SUPPLIED TEXT =
Video Processing Pipelines¶
This document describes how a football broadcast video is processed end-to-end. It focuses on the sequence of stages, their inputs/outputs, and how they run in parallel. Implementation details are intentionally omitted.
Goals¶
- Identify frames/scenes that correspond to the “overhead (tactical) shot”
- Extract the in-game clock via OCR
- Detect players and ball
- Estimate camera geometry by matching field lines and computing a field-aligned transform
- Produce time-aligned outputs that downstream stages can consume (tracking, analytics, overlays)
High-level flow¶
- Ingest video and standardize it (fps, resolution, codec)
- Sample frames and compute visual embeddings with a vision backbone
- Cluster frames by embeddings to identify overhead views
- In parallel, run OCR to decode the in-game clock
- In parallel, run fine-tuned object detection for players and ball
- In parallel, estimate camera pose by matching field lines and computing homography/geometry
- Synchronize all branches by timestamps and hand off to subsequent stages (e.g., tracking, analytics)
flowchart TD
A[Ingest Video] --> B[Frame Sampling]
B --> C[Vision Backbone Embeddings]
C --> D[Clustering & Overhead View Classification]
B --> E[OCR: In-game Clock]
B --> F[Object Detection: Players & Ball]
D --> G[Camera Geometry: Field Line Matching & Pose]
F --> G
D --> H[Select Overhead Segments]
E --> I[Time Alignment]
F --> I
G --> I
I --> J[Downstream: Tracking, Analytics, Overlays]
Stage 0 — Ingestion and pre-processing¶
Input - Single video file or directory of pre-split segments
Process - Normalize fps and resolution (optional but recommended) - Generate basic metadata (duration, frame count, fps) - If very long, split into segments (e.g., n-minute chunks) for parallelism
Output - Standardized video (or segments) - Metadata JSON (fps, duration, segment boundaries)

GIVEN ENTRIES =

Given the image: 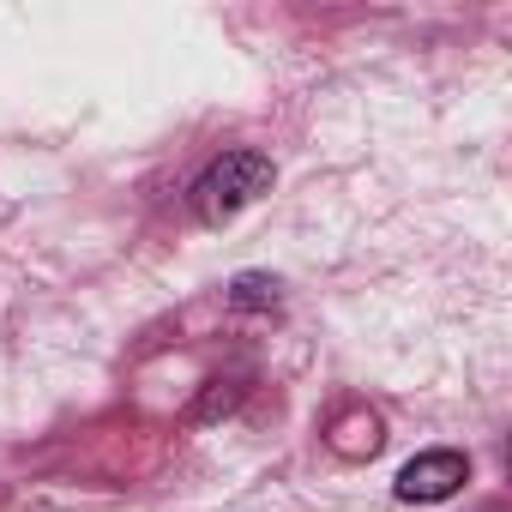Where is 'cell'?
<instances>
[{"mask_svg":"<svg viewBox=\"0 0 512 512\" xmlns=\"http://www.w3.org/2000/svg\"><path fill=\"white\" fill-rule=\"evenodd\" d=\"M266 302H278V284L272 278H241L235 284V308H266Z\"/></svg>","mask_w":512,"mask_h":512,"instance_id":"obj_3","label":"cell"},{"mask_svg":"<svg viewBox=\"0 0 512 512\" xmlns=\"http://www.w3.org/2000/svg\"><path fill=\"white\" fill-rule=\"evenodd\" d=\"M470 482V458L464 452H422L398 470V500H446Z\"/></svg>","mask_w":512,"mask_h":512,"instance_id":"obj_2","label":"cell"},{"mask_svg":"<svg viewBox=\"0 0 512 512\" xmlns=\"http://www.w3.org/2000/svg\"><path fill=\"white\" fill-rule=\"evenodd\" d=\"M260 193H272V157L266 151H223L193 181V211H199V223H229Z\"/></svg>","mask_w":512,"mask_h":512,"instance_id":"obj_1","label":"cell"}]
</instances>
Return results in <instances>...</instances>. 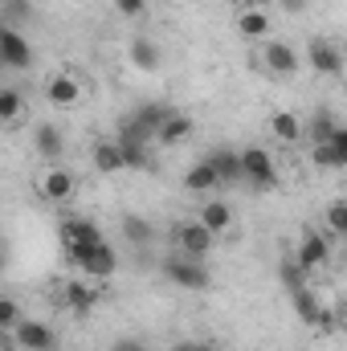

EXERCISE = Can you reproduce the part of the football video pipeline document that begins at the words "Video Processing Pipelines¶" and stops after "(tracking, analytics, overlays)"? The records have no connection to the football video pipeline document.

WORKED ANSWER =
Video Processing Pipelines¶
This document describes how a football broadcast video is processed end-to-end. It focuses on the sequence of stages, their inputs/outputs, and how they run in parallel. Implementation details are intentionally omitted.
Goals¶
- Identify frames/scenes that correspond to the “overhead (tactical) shot”
- Extract the in-game clock via OCR
- Detect players and ball
- Estimate camera geometry by matching field lines and computing a field-aligned transform
- Produce time-aligned outputs that downstream stages can consume (tracking, analytics, overlays)